Blame game begins as Reserve Bank delivers rate pain

The Central Bank’s decision to raise the benchmark borrowing rate to 3.85 percent put an end to the shortest easing cycle during the inflation targeting period.
The opposition was quick to point the finger at Finance Minister Jim Chalmers after the RBA confirmed its move on Tuesday, given the central bank’s dramatic U-turn from cuts to increases in six months.
“This rate increase is not a coincidence,” Opposition Leader Sussan Ley and shadow treasurer Ted O’Brien said in a joint statement.
“This is the direct result of Labour’s spending addiction, which has kept inflation higher for longer and left the RBA with no option but to continue tightening.”
The RBA board said it had no choice but to raise interest rates after a modest increase in demand caused a “material” increase in inflation pressures, while the opposition argued that it was government spending that was pushing the economy over the speed limit.
Dr Chalmers’ mid-year budget update presented in December showed government spending was expected to rise to 26.9 per cent of GDP this financial year; This is the highest level in decades, excluding the pandemic.
The Central Bank’s updated forecasts, also published on Tuesday, showed public demand exceeded its previous forecasts in November.
Its forecasts for public demand were 0.1 points higher in 2025 and 0.2 points higher by June 2026.
But as governor Michele Bullock said at the post-meeting press conference, that was nowhere near the upside surprise due to increased private demand.
“Private demand over the last six months has proven to be much stronger than we anticipated,” he said.

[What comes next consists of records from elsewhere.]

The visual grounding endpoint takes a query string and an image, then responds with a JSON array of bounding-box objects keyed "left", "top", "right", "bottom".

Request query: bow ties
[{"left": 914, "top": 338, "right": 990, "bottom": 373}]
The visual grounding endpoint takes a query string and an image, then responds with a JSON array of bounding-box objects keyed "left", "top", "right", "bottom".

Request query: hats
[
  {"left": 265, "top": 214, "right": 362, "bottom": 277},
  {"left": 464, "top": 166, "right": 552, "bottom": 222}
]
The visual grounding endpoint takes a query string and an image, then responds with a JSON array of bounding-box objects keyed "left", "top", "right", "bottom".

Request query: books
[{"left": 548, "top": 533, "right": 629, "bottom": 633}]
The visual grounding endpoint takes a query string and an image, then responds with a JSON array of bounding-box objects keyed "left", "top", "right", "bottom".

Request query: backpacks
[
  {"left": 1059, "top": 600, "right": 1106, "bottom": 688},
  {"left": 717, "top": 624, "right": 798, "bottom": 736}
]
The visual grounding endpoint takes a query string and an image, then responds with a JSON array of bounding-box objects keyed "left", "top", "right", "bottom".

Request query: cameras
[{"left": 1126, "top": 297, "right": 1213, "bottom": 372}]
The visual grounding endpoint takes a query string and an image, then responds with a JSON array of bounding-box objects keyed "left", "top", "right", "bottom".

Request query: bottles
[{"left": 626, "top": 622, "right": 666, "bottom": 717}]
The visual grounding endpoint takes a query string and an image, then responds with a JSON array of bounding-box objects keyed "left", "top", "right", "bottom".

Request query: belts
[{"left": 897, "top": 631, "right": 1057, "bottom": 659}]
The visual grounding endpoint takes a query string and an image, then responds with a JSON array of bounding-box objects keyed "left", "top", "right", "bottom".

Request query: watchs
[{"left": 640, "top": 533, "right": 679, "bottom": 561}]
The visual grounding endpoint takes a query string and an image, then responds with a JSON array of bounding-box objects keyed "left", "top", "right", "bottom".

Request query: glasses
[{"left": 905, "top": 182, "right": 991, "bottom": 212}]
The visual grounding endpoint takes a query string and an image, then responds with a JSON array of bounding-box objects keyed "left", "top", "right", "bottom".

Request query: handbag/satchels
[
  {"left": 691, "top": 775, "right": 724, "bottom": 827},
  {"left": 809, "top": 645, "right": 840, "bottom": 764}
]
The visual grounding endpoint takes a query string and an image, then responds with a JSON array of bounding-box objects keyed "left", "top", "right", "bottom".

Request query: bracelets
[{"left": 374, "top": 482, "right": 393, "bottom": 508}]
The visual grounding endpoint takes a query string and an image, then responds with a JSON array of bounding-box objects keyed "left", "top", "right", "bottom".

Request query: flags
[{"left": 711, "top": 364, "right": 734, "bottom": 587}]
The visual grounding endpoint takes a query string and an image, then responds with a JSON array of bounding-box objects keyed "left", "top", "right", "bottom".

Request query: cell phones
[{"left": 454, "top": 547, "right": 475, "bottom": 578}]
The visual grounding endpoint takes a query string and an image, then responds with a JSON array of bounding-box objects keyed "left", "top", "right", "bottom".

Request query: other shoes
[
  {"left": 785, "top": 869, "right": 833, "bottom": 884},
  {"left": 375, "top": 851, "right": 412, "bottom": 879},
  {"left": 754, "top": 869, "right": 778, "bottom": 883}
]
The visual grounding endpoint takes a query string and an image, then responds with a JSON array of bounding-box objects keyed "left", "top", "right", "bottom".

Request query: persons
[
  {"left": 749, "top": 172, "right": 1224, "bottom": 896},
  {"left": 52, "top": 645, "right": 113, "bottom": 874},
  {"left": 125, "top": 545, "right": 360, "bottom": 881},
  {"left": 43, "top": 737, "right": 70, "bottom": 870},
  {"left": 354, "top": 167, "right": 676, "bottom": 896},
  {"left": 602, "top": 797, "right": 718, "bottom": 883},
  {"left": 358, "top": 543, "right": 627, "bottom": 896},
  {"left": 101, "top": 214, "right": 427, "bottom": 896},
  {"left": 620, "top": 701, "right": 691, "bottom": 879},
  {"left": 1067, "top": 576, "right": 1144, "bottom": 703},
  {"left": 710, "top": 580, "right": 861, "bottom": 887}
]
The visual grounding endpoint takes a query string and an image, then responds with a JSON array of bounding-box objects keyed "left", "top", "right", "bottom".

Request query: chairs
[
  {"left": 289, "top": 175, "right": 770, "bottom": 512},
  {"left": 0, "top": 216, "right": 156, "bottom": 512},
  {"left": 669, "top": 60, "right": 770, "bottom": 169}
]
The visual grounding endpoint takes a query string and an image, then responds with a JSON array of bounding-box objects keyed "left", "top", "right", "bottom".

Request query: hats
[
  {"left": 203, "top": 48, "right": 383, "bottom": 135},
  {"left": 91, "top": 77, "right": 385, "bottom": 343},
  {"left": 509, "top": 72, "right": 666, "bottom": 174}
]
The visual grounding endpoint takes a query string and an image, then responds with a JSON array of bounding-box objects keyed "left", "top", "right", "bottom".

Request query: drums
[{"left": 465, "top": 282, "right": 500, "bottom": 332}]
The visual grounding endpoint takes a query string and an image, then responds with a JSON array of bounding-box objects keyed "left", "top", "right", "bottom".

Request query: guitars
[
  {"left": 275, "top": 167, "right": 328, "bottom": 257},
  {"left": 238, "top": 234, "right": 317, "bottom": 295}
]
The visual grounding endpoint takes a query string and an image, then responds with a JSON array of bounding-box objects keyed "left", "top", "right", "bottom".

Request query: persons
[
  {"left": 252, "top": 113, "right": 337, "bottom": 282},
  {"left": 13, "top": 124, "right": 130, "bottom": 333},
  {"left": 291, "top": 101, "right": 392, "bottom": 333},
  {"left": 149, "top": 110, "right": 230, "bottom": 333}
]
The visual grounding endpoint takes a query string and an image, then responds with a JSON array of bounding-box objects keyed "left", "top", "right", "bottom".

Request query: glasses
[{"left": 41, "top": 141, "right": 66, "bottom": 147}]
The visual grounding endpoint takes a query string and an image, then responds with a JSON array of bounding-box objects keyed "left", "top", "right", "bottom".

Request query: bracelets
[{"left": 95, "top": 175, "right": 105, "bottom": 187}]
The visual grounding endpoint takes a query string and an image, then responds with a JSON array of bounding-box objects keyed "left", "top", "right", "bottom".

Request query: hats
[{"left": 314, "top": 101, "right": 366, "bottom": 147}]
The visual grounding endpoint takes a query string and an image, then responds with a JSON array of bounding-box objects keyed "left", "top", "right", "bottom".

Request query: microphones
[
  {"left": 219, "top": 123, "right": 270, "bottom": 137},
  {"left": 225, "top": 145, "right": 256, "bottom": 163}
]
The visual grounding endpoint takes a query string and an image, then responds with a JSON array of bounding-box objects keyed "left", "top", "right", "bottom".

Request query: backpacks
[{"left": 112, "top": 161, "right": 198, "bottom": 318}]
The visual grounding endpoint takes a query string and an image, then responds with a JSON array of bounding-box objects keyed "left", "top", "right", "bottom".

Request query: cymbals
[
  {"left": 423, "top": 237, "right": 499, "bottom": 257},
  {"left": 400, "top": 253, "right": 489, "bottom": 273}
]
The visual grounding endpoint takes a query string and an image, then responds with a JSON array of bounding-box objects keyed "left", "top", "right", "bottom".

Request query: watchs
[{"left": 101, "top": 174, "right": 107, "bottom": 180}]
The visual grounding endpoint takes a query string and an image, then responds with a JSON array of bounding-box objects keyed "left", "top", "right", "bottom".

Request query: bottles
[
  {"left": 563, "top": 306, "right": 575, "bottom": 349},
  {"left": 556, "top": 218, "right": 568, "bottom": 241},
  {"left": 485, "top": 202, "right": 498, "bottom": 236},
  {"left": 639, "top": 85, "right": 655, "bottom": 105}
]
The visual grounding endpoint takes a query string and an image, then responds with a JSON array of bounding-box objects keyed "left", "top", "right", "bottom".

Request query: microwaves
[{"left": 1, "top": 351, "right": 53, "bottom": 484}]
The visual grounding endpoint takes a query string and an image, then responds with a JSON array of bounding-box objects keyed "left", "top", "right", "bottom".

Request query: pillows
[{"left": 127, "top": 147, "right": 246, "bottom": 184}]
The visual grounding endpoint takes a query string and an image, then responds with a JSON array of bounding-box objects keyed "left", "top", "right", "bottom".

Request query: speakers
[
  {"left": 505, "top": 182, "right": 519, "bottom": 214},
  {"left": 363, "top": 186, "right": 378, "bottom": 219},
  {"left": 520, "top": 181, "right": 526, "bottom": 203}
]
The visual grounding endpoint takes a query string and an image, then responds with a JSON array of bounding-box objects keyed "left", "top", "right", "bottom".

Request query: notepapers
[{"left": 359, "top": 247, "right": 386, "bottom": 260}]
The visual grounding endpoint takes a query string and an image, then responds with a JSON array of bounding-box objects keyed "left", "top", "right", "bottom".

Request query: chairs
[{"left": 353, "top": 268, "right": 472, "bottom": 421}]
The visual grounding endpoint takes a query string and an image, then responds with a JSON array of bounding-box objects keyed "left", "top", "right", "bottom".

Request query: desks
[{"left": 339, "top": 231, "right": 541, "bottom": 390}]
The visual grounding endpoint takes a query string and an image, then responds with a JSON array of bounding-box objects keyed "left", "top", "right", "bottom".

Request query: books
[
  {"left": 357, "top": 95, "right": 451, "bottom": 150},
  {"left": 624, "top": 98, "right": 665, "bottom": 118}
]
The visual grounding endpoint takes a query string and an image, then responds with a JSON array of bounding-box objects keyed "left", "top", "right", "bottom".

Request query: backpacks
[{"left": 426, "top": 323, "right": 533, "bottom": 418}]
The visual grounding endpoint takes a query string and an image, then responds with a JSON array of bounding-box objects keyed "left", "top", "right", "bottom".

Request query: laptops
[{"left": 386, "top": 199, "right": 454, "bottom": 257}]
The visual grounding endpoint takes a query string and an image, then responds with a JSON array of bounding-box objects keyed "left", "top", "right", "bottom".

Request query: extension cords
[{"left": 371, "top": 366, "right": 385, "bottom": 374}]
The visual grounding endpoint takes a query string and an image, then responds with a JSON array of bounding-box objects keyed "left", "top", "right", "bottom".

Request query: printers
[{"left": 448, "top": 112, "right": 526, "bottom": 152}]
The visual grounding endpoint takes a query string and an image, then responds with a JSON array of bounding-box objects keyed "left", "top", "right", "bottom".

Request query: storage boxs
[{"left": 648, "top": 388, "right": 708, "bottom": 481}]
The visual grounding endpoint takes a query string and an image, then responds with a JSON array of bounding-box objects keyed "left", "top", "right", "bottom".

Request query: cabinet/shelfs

Dr Chalmers was quick to point out that the RBA points to private demand as the culprit.
“We have seen public demand in our economy decline over the past year, while private demand has increased strongly, which explains the additional pressure on inflation,” he said during question time.
But Ms Bullock pointed out that Australia’s productivity growth was so significant that the economy could not sustain a higher level of growth before price pressures began.
Stephen Smith, partner at Deloitte Access Economics, said the blame extends beyond the current government.
“The fact that an economy growing at 2.3 per cent is coping with inflation woes points to a more fundamental problem in our economy: our poor capacity to produce goods and services and our low growth rate,” Mr Smith said. he said.
“The fact that we are here is an indictment on the piecemeal and lackluster nature of the reforms of the last three decades.”

The result is a lower forecast growth in household disposable income, that is, in living standards.
“This is not an ambition for Australia,” Mr Smith said.
“If this is really that good for economic growth, then Australia has bigger problems than just a rate hike.
“Today’s decision will increase pressure on the May budget to deliver meaningful reform that will boost investment, increase productivity and deliver an economy that can grow faster without inflationary pressures.”